I’m sure some people will be asking whether the malware does anything
unique. From what I can tell (without having performed an exhaustive
blow-by-blow analysis of the 20Mb malware file), the collection of files
doesn’t point to anything not already seen in most common banking
Trojans or everyday hacking tools. That doesn’t make it less dangerous –
it merely reflects the state of malware development, where “advanced”
features are standard components and can be incorporated through
check-box-like selection options at compile time.
For malware of this ilk, automated propagation of infections (and
infectious material) is important.

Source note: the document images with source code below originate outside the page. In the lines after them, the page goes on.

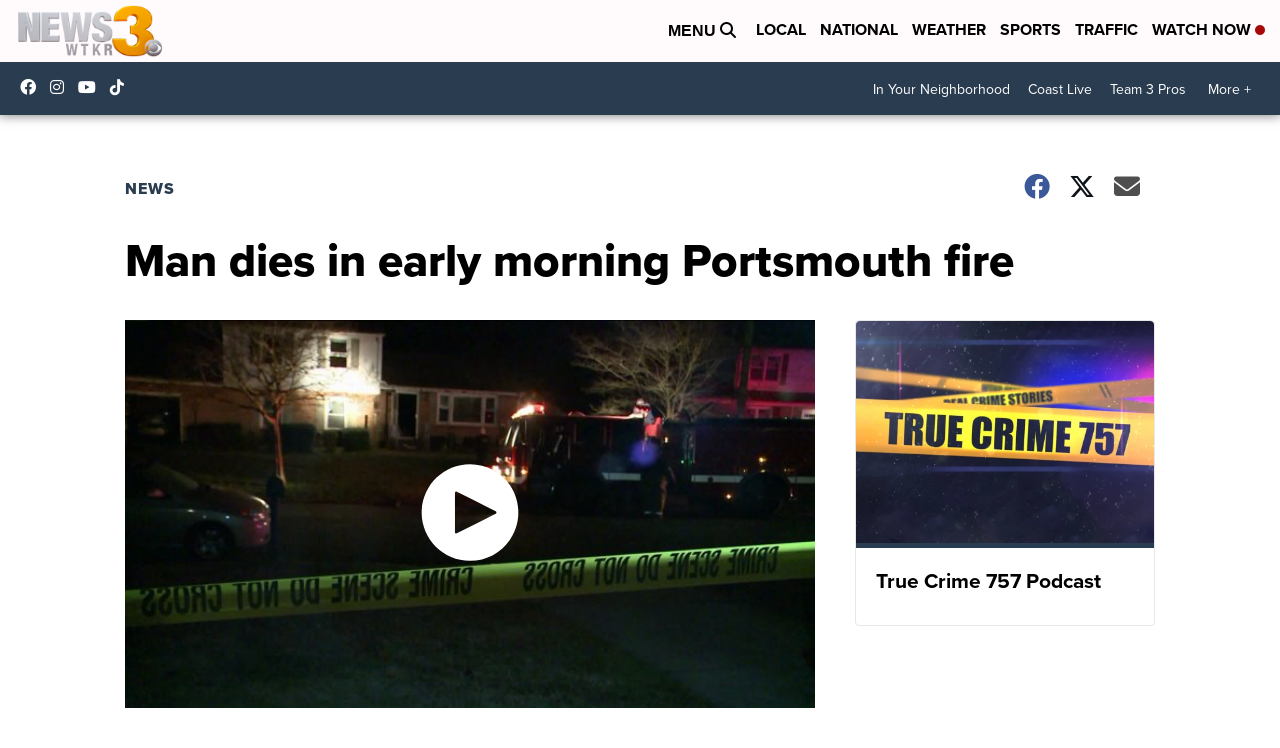

--- FILE ---
content_type: application/javascript; charset=utf-8
request_url: https://fundingchoicesmessages.google.com/f/AGSKWxWhehTOt785a6jqmz_zwTjYpsDekS_6bc4-QhqJaQhhFEJfPtUuaVVE7rnMcYXqt7eIdkgEKoC27ypNFvaMfazb81a6WVzgjw0zfIRGEZ8papIh94oI5AnNbrqH69AZ4Z-wHtxAJaIM9IrSGE4X3DfgfbEp9YXoJkYiEXEUCZ4VtHvYivD-mDUY86Dd/_/advert1./ad-refresh._300x250./ad/skyscrapper./responsive_ads.
body_size: -1291
content:
window['e8ffc16e-d1ca-43c9-b32c-5d7e99f8b23d'] = true;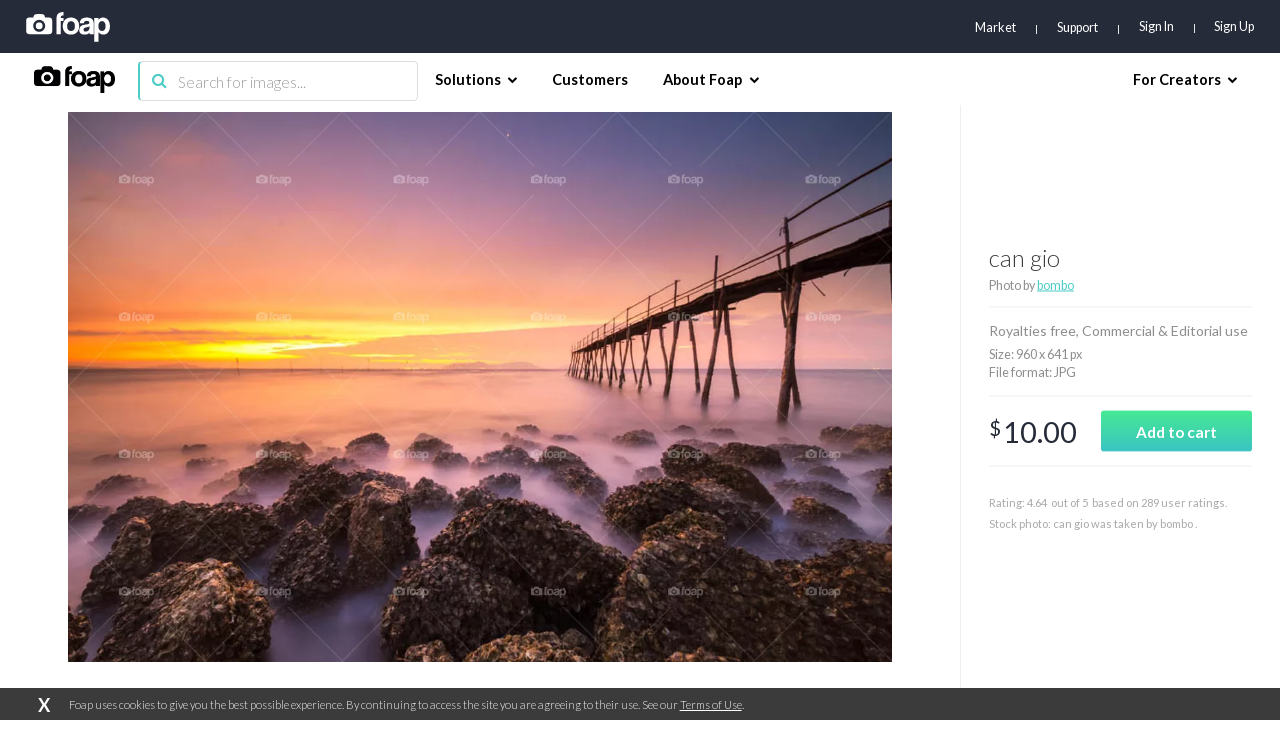

--- FILE ---
content_type: text/html; charset=utf-8
request_url: https://www.google.com/recaptcha/api2/aframe
body_size: 268
content:
<!DOCTYPE HTML><html><head><meta http-equiv="content-type" content="text/html; charset=UTF-8"></head><body><script nonce="EmQtlHlVcggBGOGCzKXe5g">/** Anti-fraud and anti-abuse applications only. See google.com/recaptcha */ try{var clients={'sodar':'https://pagead2.googlesyndication.com/pagead/sodar?'};window.addEventListener("message",function(a){try{if(a.source===window.parent){var b=JSON.parse(a.data);var c=clients[b['id']];if(c){var d=document.createElement('img');d.src=c+b['params']+'&rc='+(localStorage.getItem("rc::a")?sessionStorage.getItem("rc::b"):"");window.document.body.appendChild(d);sessionStorage.setItem("rc::e",parseInt(sessionStorage.getItem("rc::e")||0)+1);localStorage.setItem("rc::h",'1769359632822');}}}catch(b){}});window.parent.postMessage("_grecaptcha_ready", "*");}catch(b){}</script></body></html>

Flame includes a number of them –
including the commonly encountered USB-based autorun and .lnk
vulnerabilities observed in malware families like Stuxnet (and just
about every other piece of malware since the disclosure of the
successful .lnk infection vector), and that odd print spooler
vulnerability – which helps date the malware packaged. By that I mean it
helps date the samples that have been recovered – as there is currently
no evidence of what the malware package employed prior to these recent
disclosures, or what other variants that are circulating in the wild
(and not been detected by antivirus products today).
Are these exploits being used for propagation evidence that Stuxnet,
Duku and Flame were created and operated by the same organization?
Honestly, there’s nothing particularly tangible here to reach that
conclusion. Like I said before, criminals are only too happy to steal
and recycle others code – and this is incredibly common when it comes to
the use of exploits. More importantly, these kinds of exploits are
incorporated as updates into distributable libraries, which are then
consumed by malware and penetration tool kits alike. Attack kits similar
to Flame are constantly being updated with new and better tool
components – which is why it will be difficult to draw out a timeline
for the specific phases of the threat.
That all said, if the malware isn’t so special – and it’s a
hodgepodge of various public (known) malicious components – why has it
eluded antivirus products in the victim regions for so long? It would be
simple to argue that these regions aren’t known for employing
cutting-edge antimalware defenses and aren’t well served with
local-language versions of the most capable desktop antivirus suites,
but I think the answer is a little simpler than that – the actors behind
this threat have successfully managed their targets and victims –
keeping a low profile and not going for the masses or complex setups.
This management aspect is clearly reflected in the kill module of the
malware package. For example, there seems to be a module named
“browse32″ that’s designed to search for all evidence of compromise
(e.g. malware components, screenshots, stolen data, breadcrumbs, etc.)
and carefully remove them. While many malware families employ a cleanup
capability to hide the initial infection, few include the capability of
removing all evidence on the host (beyond trashing the entire computer).
This, to my mind, is more reflective of a tool set designed for human
interactive control – i.e. for targeted attacks.